(TEXT PASSAGE Opens)

Component | Optimization | Impact |
---|---|---|
Query Processing | Semantic caching with embedding similarity | 3x faster repeat queries |
Vector Search | HNSW indexing with optimized parameters | 5x faster retrieval |
LLM Calls | Response streaming + token caching | 40% reduced latency |
Memory Management | Connection pooling + async processing | 60% less memory usage |
graph TD
subgraph "Perimeter Security"
WAF[Web Application Firewall]
DDOS[DDoS Protection]
GEO[Geo-blocking]
end
subgraph "Network Security"
TLS[TLS 1.3 Encryption]
MTLS[mTLS Inter-service]
NP[Network Policies]
end
subgraph "Application Security"
AUTH[JWT Authentication]
RBAC[Role-Based Access]
RATE[Rate Limiting]
VAL[Input Validation]
end
subgraph "Data Security"
ENCRYPT[Encryption at Rest]
MASK[Data Masking]
AUDIT[Audit Logging]
end
subgraph "Infrastructure Security"

(TEXT PASSAGE Closes)
(RECORDED INFORMATION Opens)

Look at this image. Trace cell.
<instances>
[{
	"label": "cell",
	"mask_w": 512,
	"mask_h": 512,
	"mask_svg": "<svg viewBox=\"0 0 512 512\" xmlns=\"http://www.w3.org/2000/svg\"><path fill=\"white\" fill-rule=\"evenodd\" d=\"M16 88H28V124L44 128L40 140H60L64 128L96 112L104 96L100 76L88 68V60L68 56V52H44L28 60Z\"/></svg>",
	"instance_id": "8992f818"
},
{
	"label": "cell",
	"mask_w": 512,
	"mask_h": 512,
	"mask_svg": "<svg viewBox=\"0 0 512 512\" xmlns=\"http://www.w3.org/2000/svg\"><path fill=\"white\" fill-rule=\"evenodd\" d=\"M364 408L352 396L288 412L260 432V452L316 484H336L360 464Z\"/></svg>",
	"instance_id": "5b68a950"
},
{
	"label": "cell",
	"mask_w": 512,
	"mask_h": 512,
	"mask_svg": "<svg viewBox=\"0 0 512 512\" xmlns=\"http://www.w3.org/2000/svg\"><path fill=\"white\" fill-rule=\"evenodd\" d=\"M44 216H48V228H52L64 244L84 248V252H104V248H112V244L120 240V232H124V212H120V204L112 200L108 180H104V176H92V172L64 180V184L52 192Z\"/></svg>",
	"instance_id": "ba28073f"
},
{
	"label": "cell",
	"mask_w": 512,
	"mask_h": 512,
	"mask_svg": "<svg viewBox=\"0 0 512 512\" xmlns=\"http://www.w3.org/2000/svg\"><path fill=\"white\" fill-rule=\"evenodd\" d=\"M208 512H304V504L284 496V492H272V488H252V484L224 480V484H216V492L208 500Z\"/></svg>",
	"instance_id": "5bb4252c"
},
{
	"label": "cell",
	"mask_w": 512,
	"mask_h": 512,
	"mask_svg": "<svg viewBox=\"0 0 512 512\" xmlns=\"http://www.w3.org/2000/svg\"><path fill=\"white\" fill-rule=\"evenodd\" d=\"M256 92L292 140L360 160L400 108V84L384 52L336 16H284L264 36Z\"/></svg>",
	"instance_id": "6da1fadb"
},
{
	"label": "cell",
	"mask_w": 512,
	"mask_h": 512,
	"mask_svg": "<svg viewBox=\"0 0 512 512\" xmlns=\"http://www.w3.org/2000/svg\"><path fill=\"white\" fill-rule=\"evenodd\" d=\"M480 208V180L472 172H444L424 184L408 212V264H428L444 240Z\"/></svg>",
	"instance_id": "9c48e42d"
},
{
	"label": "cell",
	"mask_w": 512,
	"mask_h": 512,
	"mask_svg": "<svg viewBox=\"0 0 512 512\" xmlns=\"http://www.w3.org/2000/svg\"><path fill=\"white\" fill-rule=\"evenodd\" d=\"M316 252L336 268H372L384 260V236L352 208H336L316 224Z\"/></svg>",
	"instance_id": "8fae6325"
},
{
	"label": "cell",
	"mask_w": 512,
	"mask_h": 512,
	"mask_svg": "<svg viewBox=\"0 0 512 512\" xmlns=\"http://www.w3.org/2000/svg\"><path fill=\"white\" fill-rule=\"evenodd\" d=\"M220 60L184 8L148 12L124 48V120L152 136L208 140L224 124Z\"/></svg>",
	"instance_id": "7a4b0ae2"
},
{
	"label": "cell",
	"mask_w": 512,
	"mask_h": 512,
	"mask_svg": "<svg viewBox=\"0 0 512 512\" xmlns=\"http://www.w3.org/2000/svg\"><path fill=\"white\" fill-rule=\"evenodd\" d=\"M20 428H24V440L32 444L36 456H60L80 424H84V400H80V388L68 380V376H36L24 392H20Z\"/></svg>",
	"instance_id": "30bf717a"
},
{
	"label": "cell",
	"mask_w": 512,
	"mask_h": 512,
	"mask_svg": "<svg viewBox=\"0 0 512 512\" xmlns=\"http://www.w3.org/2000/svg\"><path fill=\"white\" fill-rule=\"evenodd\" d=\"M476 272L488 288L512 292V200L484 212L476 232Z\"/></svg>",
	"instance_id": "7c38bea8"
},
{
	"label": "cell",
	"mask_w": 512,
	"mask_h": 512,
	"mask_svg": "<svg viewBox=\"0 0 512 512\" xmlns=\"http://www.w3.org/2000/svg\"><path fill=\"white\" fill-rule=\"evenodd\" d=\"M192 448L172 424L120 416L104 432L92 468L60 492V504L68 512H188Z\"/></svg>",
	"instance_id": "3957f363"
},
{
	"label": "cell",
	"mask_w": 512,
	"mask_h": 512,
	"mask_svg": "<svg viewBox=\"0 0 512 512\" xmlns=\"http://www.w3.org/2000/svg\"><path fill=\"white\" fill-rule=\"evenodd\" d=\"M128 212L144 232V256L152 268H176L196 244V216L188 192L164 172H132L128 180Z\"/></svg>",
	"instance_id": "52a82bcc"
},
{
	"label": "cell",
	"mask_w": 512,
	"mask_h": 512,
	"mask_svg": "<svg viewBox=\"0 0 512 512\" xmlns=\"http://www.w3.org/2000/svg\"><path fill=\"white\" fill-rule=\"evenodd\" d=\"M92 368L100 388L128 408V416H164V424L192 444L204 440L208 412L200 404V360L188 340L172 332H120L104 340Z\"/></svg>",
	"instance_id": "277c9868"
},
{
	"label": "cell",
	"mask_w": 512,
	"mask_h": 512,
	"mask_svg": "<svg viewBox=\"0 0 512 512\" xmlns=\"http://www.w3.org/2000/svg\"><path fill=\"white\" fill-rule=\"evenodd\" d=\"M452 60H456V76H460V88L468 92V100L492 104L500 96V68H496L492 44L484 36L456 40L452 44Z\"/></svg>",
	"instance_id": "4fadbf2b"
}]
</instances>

(RECORDED INFORMATION Closes)

_DESCRIPTION OF THE TASK_:
Answer these questions using the text passage above the material:
1. What impact does the table list for Vector Search?
2. Which optimization is given for Memory Management?
3. What three items appear under "Data Security"?

_RESPONSE TO THIS TASK_:
1. 5x faster retrieval
2. Connection pooling + async processing
3. Encryption at Rest, Data Masking, and Audit Logging